EXERCISE BRIEF.
Convert the records below into a JSON list of strings, one string per line with blank lines skipped, and omit the pictures.

━━━━━━━━━━━━━━━━

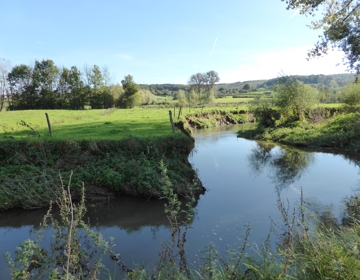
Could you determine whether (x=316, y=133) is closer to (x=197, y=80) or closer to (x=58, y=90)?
(x=58, y=90)

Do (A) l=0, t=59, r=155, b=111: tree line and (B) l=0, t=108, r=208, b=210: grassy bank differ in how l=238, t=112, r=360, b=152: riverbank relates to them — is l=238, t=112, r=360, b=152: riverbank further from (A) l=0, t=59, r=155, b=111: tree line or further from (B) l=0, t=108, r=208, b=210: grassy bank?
(A) l=0, t=59, r=155, b=111: tree line

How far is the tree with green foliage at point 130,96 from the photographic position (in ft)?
225

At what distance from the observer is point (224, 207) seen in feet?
37.7

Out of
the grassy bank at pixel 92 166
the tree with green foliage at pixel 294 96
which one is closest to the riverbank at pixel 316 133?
the tree with green foliage at pixel 294 96

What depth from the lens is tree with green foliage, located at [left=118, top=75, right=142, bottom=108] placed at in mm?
68688

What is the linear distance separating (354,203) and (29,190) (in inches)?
500

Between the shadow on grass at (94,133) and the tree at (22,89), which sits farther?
the tree at (22,89)

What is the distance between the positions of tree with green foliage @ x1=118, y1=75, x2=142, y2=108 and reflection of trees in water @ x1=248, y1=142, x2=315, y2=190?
155 ft

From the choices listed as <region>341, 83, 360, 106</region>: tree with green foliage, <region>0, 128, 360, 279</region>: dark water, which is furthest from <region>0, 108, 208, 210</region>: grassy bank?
<region>341, 83, 360, 106</region>: tree with green foliage

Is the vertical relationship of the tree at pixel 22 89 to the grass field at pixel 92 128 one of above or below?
above

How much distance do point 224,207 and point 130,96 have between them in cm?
6063

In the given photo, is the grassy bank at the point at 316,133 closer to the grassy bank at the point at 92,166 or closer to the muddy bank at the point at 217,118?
the muddy bank at the point at 217,118

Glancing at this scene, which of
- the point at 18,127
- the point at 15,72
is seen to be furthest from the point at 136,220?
the point at 15,72

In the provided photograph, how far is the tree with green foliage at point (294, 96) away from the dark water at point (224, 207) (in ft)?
41.0
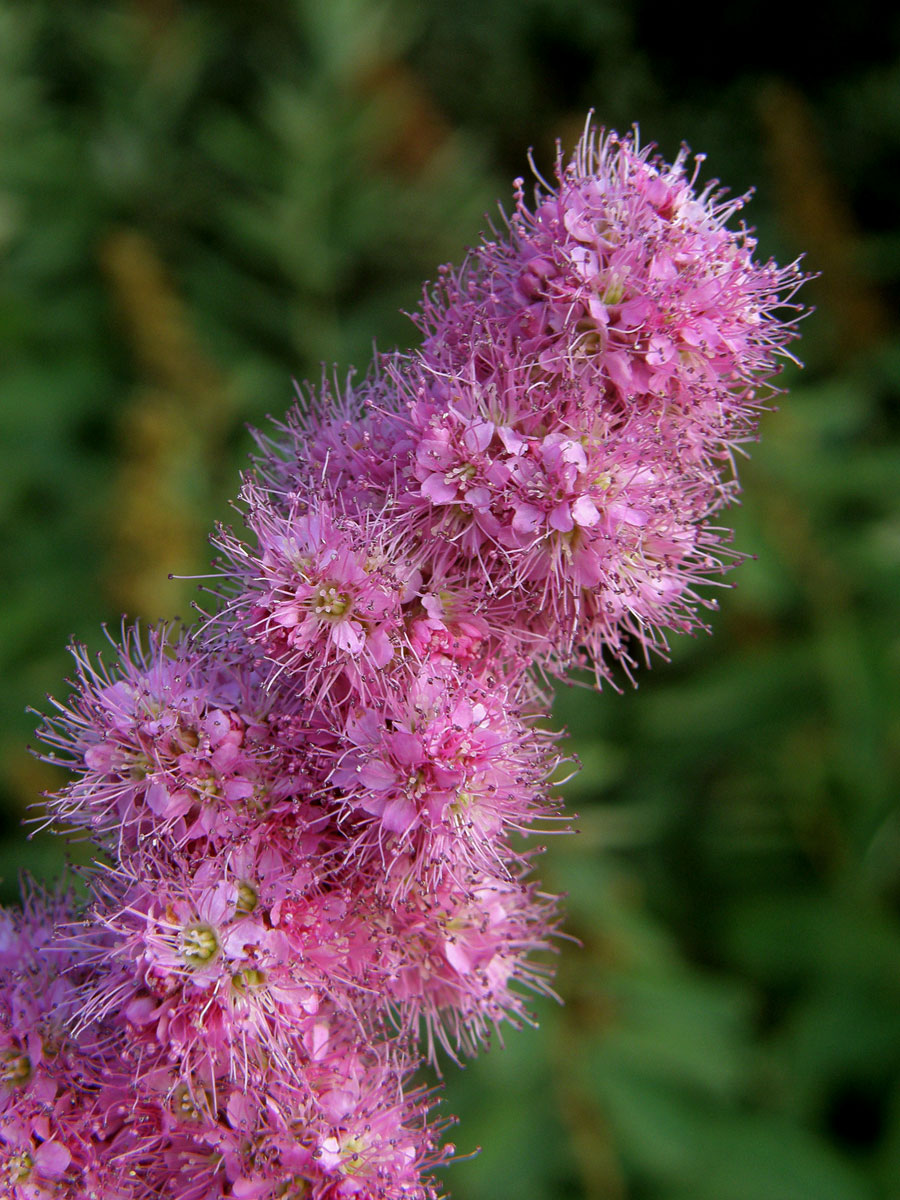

━━━━━━━━━━━━━━━━

WRITTEN SOLUTION.
[
  "Could you determine whether (x=316, y=133) is closer to (x=197, y=80) or closer to (x=58, y=90)?",
  "(x=58, y=90)",
  "Do (A) l=0, t=59, r=155, b=111: tree line and (B) l=0, t=108, r=208, b=210: grassy bank differ in how l=238, t=112, r=360, b=152: riverbank relates to them — is l=238, t=112, r=360, b=152: riverbank further from (A) l=0, t=59, r=155, b=111: tree line or further from (B) l=0, t=108, r=208, b=210: grassy bank?",
  "(A) l=0, t=59, r=155, b=111: tree line",
  "How far is the tree with green foliage at point 130,96 from the photographic position (in ft)?",
  "225",
  "At what distance from the observer is point (224, 207) seen in feet?",
  "37.7",
  "Out of",
  "the grassy bank at pixel 92 166",
  "the tree with green foliage at pixel 294 96",
  "which one is closest to the riverbank at pixel 316 133?",
  "the tree with green foliage at pixel 294 96",
  "What depth from the lens is tree with green foliage, located at [left=118, top=75, right=142, bottom=108] placed at in mm?",
  "68688",
  "What is the linear distance separating (354,203) and (29,190) (in inches)?",
  "500",
  "Between the shadow on grass at (94,133) and the tree at (22,89), which sits farther?",
  "the tree at (22,89)",
  "What is the distance between the positions of tree with green foliage @ x1=118, y1=75, x2=142, y2=108 and reflection of trees in water @ x1=248, y1=142, x2=315, y2=190?",
  "155 ft",
  "From the choices listed as <region>341, 83, 360, 106</region>: tree with green foliage, <region>0, 128, 360, 279</region>: dark water, which is furthest from <region>0, 108, 208, 210</region>: grassy bank?",
  "<region>341, 83, 360, 106</region>: tree with green foliage",
  "Is the vertical relationship of the tree at pixel 22 89 to the grass field at pixel 92 128 one of above or below?",
  "above",
  "How much distance do point 224,207 and point 130,96 have between them in cm?",
  "6063",
  "In the given photo, is the grassy bank at the point at 316,133 closer to the grassy bank at the point at 92,166 or closer to the muddy bank at the point at 217,118?",
  "the muddy bank at the point at 217,118",
  "Glancing at this scene, which of",
  "- the point at 18,127",
  "- the point at 15,72",
  "is seen to be furthest from the point at 136,220?",
  "the point at 15,72",
  "In the provided photograph, how far is the tree with green foliage at point (294, 96) away from the dark water at point (224, 207) (in ft)?",
  "41.0"
]